Spatial reasoning question data

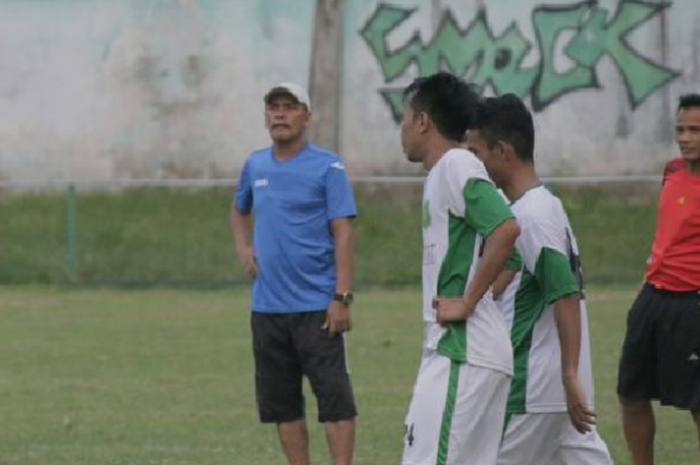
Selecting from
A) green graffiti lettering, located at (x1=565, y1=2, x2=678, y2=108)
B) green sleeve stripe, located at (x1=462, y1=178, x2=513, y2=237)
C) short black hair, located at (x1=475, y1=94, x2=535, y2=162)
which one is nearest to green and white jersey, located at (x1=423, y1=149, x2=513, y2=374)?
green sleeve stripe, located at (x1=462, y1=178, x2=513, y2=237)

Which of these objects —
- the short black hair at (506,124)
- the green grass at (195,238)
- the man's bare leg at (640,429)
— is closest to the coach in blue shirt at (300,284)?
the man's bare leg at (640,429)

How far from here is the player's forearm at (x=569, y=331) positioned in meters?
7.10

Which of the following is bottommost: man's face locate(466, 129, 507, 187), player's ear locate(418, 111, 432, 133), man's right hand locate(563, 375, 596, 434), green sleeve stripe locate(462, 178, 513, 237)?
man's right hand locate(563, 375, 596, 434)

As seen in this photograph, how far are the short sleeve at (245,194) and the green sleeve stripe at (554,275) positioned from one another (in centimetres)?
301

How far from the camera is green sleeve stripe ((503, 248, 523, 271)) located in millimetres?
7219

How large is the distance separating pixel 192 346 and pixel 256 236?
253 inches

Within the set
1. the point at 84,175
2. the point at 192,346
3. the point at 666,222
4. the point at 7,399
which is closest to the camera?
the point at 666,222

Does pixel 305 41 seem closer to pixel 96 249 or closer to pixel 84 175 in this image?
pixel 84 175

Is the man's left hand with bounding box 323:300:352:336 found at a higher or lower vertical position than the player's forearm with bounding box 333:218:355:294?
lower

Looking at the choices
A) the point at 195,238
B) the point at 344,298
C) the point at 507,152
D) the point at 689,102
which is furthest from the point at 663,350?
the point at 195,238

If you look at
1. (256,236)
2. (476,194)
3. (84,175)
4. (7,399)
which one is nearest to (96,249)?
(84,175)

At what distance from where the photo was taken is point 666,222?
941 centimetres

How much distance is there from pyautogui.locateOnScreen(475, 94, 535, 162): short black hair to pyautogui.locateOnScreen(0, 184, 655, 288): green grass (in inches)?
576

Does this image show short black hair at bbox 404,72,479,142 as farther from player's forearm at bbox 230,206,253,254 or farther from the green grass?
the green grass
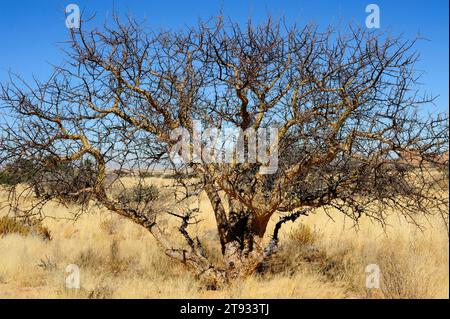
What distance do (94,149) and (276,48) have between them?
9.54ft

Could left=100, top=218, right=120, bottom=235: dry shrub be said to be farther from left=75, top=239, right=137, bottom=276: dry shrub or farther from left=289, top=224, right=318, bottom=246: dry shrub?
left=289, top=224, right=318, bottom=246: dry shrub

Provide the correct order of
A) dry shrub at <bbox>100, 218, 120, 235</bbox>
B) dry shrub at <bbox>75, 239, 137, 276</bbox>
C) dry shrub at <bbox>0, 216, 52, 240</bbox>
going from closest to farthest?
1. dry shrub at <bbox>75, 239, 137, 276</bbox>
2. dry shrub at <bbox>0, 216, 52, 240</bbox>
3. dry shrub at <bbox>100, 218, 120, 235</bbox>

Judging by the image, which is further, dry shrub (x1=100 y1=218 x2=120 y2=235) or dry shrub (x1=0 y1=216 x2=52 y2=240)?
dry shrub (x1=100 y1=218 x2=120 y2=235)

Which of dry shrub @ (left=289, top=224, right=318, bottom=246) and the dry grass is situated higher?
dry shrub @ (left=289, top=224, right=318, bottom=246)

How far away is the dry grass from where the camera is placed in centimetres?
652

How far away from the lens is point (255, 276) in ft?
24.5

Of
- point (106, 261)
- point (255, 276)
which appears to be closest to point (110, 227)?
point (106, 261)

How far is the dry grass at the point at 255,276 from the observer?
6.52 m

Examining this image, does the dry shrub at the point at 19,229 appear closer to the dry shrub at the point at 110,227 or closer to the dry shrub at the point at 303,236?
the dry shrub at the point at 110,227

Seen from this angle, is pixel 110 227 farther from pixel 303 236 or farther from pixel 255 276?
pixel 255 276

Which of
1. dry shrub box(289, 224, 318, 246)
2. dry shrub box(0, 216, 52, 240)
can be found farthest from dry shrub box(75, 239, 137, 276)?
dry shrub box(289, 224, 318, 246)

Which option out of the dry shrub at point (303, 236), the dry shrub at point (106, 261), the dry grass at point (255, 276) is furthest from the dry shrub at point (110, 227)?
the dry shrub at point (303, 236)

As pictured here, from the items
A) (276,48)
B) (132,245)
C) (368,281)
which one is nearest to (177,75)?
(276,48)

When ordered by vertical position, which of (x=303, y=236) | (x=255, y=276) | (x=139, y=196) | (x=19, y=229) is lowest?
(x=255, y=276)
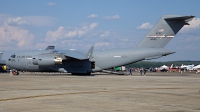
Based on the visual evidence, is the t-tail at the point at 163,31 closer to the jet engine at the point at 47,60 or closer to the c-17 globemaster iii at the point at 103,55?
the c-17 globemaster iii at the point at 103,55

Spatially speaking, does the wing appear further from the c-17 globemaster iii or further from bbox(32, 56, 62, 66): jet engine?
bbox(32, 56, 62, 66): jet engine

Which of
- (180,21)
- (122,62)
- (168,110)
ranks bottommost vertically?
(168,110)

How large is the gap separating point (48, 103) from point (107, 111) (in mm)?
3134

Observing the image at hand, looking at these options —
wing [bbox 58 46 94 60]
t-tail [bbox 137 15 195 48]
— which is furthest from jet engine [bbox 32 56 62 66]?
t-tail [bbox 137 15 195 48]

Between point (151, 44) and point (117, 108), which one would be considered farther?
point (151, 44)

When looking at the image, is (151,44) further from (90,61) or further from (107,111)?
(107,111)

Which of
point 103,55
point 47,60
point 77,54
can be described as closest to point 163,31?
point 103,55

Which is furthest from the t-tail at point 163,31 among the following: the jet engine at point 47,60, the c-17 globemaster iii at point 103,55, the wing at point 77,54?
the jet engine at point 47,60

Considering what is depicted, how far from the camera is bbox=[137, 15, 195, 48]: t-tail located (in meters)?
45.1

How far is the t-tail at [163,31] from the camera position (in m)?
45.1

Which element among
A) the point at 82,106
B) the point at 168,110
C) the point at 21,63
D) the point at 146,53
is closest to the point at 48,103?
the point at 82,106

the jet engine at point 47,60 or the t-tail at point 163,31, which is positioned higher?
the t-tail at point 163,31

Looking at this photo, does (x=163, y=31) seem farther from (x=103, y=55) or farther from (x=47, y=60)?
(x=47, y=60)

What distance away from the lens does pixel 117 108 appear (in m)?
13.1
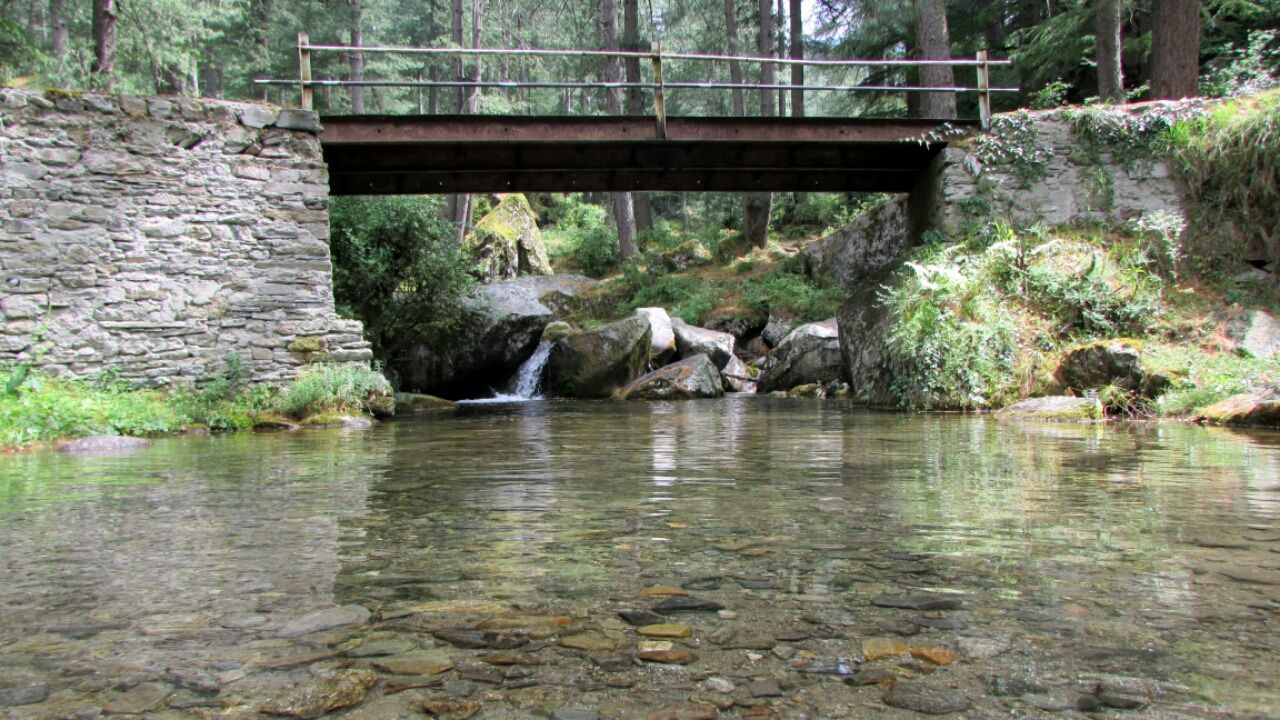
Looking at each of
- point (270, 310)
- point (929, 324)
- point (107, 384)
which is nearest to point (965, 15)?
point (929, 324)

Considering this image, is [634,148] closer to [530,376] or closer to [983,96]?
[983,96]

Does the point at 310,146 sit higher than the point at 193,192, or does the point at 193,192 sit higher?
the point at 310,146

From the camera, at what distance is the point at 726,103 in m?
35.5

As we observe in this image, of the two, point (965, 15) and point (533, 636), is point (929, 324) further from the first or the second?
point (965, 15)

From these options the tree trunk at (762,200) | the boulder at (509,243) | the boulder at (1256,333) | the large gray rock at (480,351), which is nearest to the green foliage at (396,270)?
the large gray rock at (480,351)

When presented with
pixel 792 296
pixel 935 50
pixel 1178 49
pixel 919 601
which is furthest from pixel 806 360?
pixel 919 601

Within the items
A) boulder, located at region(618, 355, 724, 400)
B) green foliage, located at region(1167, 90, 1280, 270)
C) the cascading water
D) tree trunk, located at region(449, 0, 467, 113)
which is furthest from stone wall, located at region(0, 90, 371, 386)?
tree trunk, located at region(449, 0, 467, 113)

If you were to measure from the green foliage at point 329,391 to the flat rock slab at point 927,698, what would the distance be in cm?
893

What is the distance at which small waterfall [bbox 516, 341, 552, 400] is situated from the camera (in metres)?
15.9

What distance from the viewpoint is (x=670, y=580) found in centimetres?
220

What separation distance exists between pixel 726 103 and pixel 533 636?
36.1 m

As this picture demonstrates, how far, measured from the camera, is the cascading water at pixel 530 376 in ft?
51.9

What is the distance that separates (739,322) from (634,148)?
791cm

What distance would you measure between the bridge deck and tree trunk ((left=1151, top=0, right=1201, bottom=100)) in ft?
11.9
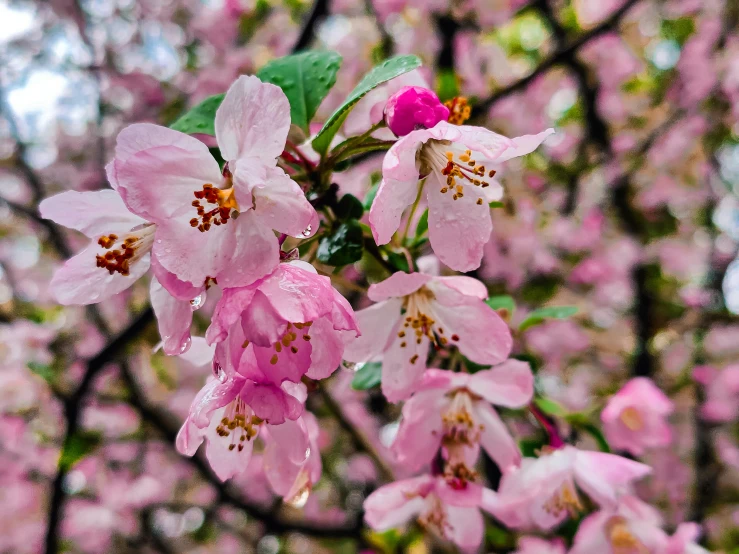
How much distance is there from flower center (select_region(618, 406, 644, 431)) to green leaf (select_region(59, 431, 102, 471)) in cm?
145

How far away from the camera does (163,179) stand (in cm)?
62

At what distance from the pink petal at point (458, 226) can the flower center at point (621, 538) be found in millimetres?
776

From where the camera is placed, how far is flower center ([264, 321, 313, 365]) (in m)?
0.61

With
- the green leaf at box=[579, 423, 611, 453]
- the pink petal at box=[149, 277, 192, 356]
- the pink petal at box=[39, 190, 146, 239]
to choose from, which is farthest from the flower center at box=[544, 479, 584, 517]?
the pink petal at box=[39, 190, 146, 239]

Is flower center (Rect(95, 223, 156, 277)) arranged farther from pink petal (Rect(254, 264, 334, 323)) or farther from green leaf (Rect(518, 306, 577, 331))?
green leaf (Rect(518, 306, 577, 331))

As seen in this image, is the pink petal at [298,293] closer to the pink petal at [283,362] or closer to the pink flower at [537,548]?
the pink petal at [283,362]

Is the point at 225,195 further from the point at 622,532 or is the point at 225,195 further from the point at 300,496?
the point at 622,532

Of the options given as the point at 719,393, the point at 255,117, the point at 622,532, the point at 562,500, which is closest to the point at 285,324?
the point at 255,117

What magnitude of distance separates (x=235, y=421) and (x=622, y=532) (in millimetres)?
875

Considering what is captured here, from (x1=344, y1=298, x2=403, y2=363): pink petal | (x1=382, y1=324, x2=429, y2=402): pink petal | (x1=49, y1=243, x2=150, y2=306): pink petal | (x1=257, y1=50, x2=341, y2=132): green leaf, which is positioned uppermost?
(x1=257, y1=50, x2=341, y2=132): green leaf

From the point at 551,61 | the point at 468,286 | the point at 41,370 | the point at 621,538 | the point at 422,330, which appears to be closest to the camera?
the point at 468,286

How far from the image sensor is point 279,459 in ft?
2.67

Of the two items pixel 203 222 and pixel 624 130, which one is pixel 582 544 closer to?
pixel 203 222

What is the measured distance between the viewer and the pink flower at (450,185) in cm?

Instructions to follow
Output the line containing "Of the options" and all lines after it to the end of the records, exactly as given.

Answer to this exercise
Of the options given as the point at 719,393, the point at 255,117, the point at 622,532, the point at 562,500, which is closest to the point at 285,324?
the point at 255,117

What magnitude of distance separates (x=235, y=421) and (x=622, y=532) (in millimetres)?
875

Considering what is captured here, from (x1=344, y1=298, x2=403, y2=363): pink petal | (x1=382, y1=324, x2=429, y2=402): pink petal | (x1=49, y1=243, x2=150, y2=306): pink petal | (x1=257, y1=50, x2=341, y2=132): green leaf, which is positioned uppermost?
(x1=257, y1=50, x2=341, y2=132): green leaf

From the point at 551,61 | the point at 468,286 | the point at 41,370 | the point at 621,538 | the point at 422,330, which appears to be closest to the camera?
the point at 468,286

How far from the image sensor is point 279,459 in ft?
2.67

Of the two items pixel 203 222 and pixel 624 130, which one is pixel 582 544 closer to?
pixel 203 222

What is the measured distance between the viewer and the pink flower at (450,185) in cm?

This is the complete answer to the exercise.